First of all, check your own motives. If you’re doing something just so that you can control someone else, you’ve already lost. As Switchfoot wisely says, “Love alone is worth the fight.” If the motive for what you do is not love, what is it? Whether you’re working every day to support your loved ones or you plant flowers for the love of beauty and nature, make sure that your motive is love.
Secondly, don’t fight with power mongers. Fight for right, but not for power. If you’re just trying to have more power than they do, you are them. Furthermore, if you lose, they just get more power.
Thirdly, live transparently and vulnerably. My mother used to say, “Sunshine is the best cleanser.” Have you ever watched a television show or movie in which someone is being blackmailed because of a big secret in their past? I’m always yelling at the screen, “Tell!” If you’ve done something wrong, confess it. If it needs to be a public confession, do it. It’s painful, but afterward no one can manipulate you on that point. Now, continue to live openly. This does not, of course, mean that you should be totally indiscreet; we don’t want to know that much about you. Don’t worry about how other people think men or women (or young, old, Christian, agnostic, liberal, conservative, northern, southern, or whatever people) should act. Just be yourself, since there’s nobody else you can be, anyway.
Fourthly, if you need to, move their actions into the light. This takes a tremendous amount of courage and, for me at least, spiritual preparation. I take my inspiration from Matthew 18, and speak directly with the person who is undermining me. This interaction can be a real minefield, so it is important to be very sure of your motives and to speak and act kindly and lovingly. I have not always been completely successful with that, but it usually works out better than not speaking at all. If that doesn’t change the situation, you may have to involve another trusted individual, and then perhaps more than one person, always making sure that the individuals involved are impartial people with some authority, not just a big group of your friends. That’s intimidation. Many people are afraid of such confrontation, but if you check your motives constantly, this is a much more righteous way to live than with passive-aggressive, seething resentment. The goal of confrontation should be resolution of the problem and restoration of the relationship. If it’s done well, the relationship could be even better than before, and you will have disentangled yourself from manipulative control. In the process, a whole lot of other people may be so glad that you did.
Lastly, do real things that you love, and don’t look around to compare yourself to others. Figuring out how you can live authentically can be a life-long journey, but letting other people take you for a ride will never bring you joy.
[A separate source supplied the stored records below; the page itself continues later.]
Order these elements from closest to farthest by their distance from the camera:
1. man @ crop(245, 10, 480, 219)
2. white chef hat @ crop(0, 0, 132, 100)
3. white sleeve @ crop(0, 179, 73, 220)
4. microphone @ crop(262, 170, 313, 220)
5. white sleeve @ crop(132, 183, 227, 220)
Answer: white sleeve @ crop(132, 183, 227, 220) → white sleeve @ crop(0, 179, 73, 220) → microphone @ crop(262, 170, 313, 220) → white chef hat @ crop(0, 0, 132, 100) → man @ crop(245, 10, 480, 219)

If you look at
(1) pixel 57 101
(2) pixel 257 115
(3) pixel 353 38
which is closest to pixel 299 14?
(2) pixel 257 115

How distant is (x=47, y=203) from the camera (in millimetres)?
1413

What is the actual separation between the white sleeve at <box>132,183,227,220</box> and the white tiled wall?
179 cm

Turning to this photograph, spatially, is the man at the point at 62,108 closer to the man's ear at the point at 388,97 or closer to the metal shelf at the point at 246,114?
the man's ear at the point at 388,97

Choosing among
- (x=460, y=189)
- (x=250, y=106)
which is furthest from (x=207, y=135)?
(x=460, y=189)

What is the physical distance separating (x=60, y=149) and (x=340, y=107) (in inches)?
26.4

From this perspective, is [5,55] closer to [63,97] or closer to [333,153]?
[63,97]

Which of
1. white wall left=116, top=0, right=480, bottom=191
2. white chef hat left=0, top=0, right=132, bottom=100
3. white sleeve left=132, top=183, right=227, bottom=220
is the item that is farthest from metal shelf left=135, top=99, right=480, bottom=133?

If you are gifted in leadership, we can all benefit when you use those gifts to run your corporation or your PTA group, but no one wants to be a slave. If you are a Christian, you should believe that we were all created in the image and likeness of God, and so you should recognize the human dignity of all persons. I’m not sure how that translates for an unbeliever, but the point is that fear should not be a part of any relationship, even those that call for respect.
If, however, you are not a leader, go on and farm, paint, teach, program, build, sing, or whatever you do for all of us. Stay wide open to life and own your own soul. Examine your heart and make sure that you do it for love.
“And now these three remain: faith, hope, and love. But the greatest of these is love.” (1 Corinthians 13:13)
Disclaimer: You know that one about “any resemblance to actual persons, either living or dead, is totally coincidental”? Yeah, that one.